Kelompok kedua yang termasuk rumpun
urusan konkuren adalah urusan yang terkait dengan pengembangan sector unggulan
(core compentence) daerah atau dikenal dengan istilah urusan pilihan.
Pengembangan urusan pilihan akan terkait dengan upaya membangun ekonomi daerah
yang pada gilirannya akan bermuara pada peningkatan penghasilan atau income
masyarakat sebagai salah satu elemen dasar dari IPM atau HDI. Walaupun daerah
diberikan otonomi luas, bukan berarti semua urusan harus dilaksanakan, tapi
harus focus melaksanakan urusan yang sesuai dengan karakter daerah itu sendiri
dan mempunyai potensi yang tinggi untuk dikembangkan untuk mendukung
perekonomian daerah tersebut. Ada tiga indicator untuk menentukan suatu urusan
pilihan yaitu:
1. Struktur Produk Domestik Regional Bruto (PDRB); sektor-sektor ekonomi
mana saja yang membentuk perekonomian daerah. Contoh berapa sumbangan sector
petanian, perdagangan, pariwisata dan sector lainnya terhadap ekonomi daerah.
Makin tinggi sumbangan sector tersebut ke perekonomian daerah semakin
diperhitungkan sector tersebut sebagai unggulan daerah.
2. Mata pencaharian penduduk (employment). Hal ini merupakan pertimbangan
utama dalam menentukan urusan pilihan yang akan dilaksanakan di suatu daerah.
+++++
Tugas Anda:
Dalam kutipan teks tentang urusan konkuren, dengan istilah apa urusan yang terkait dengan pengembangan sektor unggulan daerah dikenal?

Entri yang Diberikan:
+++++
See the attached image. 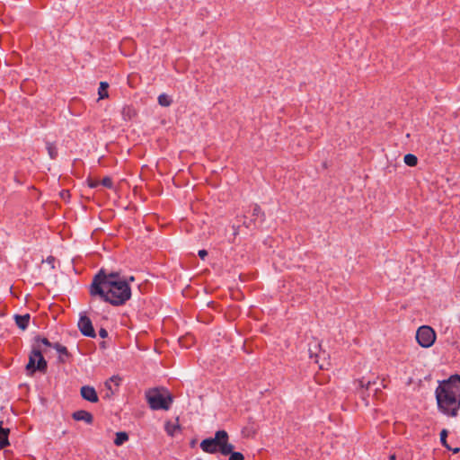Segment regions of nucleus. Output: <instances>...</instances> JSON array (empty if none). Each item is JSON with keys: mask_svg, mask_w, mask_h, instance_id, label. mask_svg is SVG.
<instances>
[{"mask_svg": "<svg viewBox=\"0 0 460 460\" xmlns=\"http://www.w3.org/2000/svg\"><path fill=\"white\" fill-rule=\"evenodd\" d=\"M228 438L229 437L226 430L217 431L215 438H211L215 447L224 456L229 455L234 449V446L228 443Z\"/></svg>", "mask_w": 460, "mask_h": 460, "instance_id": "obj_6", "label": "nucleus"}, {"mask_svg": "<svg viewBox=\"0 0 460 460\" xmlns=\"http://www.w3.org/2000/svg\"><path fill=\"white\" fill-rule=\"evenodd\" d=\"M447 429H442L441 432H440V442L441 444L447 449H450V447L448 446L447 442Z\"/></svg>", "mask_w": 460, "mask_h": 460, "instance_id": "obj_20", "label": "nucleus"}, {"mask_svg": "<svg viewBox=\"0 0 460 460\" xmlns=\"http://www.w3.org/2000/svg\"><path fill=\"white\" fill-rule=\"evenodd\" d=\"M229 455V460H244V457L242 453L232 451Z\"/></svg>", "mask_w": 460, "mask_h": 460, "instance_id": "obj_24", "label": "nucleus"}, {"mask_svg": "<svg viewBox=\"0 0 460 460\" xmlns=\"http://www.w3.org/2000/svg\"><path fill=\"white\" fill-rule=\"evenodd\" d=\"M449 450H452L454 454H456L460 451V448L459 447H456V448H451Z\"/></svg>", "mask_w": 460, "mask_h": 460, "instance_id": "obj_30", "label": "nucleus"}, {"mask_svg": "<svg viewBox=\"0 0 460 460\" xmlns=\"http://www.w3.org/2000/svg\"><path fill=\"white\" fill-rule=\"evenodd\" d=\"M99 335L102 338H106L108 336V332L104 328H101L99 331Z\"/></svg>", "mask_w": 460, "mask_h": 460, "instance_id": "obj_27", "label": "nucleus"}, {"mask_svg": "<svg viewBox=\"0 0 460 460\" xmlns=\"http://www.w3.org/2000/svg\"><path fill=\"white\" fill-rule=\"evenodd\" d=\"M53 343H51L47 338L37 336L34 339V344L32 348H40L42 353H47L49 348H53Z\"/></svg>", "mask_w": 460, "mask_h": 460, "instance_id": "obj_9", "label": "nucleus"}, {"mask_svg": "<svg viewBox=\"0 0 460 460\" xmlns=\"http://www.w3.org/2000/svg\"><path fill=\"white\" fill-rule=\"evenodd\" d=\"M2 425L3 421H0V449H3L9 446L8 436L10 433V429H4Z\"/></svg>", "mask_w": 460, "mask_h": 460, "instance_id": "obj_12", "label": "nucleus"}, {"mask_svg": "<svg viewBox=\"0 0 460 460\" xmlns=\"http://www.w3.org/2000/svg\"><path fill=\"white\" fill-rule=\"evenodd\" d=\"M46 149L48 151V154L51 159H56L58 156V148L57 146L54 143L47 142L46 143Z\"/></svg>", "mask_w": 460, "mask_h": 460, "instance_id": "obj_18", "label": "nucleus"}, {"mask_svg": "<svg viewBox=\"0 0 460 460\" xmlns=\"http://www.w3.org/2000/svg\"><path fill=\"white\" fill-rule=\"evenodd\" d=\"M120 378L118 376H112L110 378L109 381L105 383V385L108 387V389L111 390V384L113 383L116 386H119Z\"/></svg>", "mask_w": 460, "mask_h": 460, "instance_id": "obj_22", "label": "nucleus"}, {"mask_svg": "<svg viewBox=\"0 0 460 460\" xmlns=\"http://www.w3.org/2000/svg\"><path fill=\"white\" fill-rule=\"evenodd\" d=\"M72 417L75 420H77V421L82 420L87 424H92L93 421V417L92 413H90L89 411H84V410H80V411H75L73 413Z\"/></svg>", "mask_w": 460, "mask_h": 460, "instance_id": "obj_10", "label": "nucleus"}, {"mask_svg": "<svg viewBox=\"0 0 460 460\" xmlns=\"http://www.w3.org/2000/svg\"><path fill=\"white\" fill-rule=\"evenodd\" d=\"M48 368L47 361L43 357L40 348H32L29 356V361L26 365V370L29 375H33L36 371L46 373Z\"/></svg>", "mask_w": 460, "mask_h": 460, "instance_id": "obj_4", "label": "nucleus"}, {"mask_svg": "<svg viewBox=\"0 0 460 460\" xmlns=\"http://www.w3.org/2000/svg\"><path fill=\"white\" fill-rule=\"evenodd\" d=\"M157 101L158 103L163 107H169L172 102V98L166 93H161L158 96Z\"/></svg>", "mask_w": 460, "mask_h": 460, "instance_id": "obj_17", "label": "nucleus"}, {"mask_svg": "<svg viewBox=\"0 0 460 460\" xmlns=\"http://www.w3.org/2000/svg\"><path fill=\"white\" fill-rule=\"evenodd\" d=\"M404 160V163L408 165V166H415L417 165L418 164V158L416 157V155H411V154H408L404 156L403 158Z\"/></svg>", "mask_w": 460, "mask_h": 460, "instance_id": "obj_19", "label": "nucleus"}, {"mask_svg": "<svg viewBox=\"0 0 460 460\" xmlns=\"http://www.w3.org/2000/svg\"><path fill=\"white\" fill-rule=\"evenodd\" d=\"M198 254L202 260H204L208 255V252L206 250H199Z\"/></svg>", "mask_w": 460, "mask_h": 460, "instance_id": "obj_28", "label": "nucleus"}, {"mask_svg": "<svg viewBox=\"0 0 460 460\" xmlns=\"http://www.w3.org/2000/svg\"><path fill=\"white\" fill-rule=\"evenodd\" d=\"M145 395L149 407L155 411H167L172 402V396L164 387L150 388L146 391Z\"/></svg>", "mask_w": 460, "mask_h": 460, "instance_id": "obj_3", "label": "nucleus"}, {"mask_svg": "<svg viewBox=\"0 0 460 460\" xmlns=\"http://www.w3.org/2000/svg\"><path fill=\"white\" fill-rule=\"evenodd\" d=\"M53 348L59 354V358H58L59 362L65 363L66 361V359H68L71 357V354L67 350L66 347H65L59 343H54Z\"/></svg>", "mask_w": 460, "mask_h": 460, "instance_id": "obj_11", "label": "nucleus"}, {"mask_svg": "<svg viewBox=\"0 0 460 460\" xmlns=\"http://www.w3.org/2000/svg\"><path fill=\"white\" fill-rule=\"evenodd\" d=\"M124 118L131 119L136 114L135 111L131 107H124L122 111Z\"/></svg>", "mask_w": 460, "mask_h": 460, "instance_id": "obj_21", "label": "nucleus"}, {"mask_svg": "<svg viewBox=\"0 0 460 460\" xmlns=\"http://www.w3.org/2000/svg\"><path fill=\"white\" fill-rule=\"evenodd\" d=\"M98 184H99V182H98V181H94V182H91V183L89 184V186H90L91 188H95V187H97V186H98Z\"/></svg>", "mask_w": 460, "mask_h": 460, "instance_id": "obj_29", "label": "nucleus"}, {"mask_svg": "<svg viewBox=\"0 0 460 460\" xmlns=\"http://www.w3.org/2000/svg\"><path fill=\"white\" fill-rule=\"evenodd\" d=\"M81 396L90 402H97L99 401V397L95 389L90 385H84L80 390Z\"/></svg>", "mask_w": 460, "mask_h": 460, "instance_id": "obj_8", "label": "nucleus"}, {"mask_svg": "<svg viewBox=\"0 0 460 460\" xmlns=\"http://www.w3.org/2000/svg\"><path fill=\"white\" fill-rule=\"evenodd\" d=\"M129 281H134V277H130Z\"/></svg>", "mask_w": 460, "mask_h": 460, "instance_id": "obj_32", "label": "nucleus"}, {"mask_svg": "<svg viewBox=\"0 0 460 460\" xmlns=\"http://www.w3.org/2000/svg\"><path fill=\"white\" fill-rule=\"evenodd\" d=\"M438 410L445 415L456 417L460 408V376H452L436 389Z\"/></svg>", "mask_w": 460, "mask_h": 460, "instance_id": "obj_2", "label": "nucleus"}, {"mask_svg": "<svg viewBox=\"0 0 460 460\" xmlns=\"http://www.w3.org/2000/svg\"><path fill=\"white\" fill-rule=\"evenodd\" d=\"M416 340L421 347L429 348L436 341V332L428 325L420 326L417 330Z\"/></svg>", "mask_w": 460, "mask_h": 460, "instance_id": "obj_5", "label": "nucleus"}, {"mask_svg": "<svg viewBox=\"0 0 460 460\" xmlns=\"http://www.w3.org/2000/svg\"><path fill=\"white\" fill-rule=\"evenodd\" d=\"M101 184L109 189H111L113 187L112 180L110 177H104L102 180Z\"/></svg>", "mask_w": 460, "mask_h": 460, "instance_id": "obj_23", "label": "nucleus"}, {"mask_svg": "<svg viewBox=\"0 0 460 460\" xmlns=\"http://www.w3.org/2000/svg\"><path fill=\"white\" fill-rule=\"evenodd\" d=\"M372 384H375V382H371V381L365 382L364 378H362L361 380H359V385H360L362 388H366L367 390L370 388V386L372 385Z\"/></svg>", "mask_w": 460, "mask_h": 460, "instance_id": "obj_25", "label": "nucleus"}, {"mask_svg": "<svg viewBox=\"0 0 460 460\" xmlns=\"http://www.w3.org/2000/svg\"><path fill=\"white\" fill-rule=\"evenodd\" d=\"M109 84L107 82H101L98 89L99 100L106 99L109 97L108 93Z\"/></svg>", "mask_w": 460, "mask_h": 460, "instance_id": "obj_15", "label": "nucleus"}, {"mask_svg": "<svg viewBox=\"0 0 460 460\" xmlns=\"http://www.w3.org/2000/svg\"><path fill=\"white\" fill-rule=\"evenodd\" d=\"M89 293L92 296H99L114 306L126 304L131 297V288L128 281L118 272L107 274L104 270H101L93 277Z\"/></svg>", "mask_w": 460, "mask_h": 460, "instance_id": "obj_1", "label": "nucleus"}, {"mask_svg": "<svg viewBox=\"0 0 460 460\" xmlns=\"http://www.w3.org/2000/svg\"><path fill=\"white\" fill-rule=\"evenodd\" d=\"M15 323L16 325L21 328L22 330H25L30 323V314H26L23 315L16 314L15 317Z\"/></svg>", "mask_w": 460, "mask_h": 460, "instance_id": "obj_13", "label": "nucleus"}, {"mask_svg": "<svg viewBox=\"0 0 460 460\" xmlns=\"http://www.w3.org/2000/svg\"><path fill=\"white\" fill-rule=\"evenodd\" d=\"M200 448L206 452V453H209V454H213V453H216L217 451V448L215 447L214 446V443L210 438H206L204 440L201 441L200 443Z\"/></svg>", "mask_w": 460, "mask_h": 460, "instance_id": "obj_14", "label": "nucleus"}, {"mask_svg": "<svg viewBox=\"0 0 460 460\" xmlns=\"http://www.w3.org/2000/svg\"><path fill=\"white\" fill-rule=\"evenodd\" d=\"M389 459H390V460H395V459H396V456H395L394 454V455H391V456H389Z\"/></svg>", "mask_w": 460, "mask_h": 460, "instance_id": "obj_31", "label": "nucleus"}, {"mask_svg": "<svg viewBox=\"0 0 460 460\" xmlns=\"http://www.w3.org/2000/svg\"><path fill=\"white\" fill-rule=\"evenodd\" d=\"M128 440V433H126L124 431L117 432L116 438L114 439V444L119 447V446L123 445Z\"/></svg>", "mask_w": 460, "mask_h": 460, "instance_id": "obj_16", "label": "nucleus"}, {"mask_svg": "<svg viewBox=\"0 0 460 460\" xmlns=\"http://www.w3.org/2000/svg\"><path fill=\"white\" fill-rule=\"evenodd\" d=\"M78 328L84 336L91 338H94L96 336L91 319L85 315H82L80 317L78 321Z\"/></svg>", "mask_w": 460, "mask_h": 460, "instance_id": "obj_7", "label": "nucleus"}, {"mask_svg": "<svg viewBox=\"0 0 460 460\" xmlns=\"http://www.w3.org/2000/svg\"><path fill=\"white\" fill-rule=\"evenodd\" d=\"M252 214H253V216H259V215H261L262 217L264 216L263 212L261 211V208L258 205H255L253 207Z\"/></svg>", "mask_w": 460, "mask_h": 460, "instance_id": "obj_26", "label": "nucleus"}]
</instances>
+++++
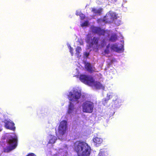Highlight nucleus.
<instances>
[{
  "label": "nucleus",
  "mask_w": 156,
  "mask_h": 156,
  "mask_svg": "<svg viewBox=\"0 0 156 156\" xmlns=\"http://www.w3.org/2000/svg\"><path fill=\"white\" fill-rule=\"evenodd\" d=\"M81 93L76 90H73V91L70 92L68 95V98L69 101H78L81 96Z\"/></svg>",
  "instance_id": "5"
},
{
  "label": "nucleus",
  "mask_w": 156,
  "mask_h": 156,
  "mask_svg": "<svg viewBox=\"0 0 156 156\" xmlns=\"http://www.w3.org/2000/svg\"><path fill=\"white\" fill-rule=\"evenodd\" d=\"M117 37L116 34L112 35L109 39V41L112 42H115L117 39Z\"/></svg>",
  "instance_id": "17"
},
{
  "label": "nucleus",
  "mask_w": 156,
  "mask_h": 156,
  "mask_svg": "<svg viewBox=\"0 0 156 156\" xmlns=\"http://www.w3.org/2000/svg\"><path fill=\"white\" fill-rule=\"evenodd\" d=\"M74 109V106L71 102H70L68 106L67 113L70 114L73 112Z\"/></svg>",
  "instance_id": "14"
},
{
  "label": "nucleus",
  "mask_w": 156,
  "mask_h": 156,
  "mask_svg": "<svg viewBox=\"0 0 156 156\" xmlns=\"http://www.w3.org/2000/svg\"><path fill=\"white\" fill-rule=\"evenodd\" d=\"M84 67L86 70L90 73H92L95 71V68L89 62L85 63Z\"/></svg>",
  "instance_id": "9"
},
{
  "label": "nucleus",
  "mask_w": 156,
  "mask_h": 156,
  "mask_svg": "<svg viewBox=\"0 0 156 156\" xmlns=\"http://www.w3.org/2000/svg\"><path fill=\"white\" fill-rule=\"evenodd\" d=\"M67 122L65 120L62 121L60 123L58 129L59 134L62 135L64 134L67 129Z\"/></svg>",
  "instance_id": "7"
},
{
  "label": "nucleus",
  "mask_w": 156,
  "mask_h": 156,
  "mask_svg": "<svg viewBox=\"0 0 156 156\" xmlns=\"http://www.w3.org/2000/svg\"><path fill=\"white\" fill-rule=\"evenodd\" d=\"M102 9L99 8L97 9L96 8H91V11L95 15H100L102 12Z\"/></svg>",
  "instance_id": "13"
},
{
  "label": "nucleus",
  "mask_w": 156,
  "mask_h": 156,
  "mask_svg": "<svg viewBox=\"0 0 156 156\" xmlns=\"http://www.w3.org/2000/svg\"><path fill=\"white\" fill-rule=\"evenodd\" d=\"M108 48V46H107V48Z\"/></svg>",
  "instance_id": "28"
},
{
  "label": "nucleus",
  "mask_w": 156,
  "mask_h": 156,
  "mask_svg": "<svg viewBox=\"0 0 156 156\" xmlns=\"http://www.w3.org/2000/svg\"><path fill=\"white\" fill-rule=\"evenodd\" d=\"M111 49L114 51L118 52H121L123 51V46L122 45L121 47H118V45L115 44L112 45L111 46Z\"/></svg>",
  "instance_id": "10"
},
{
+++++
Jawaban:
Urusan pilihan.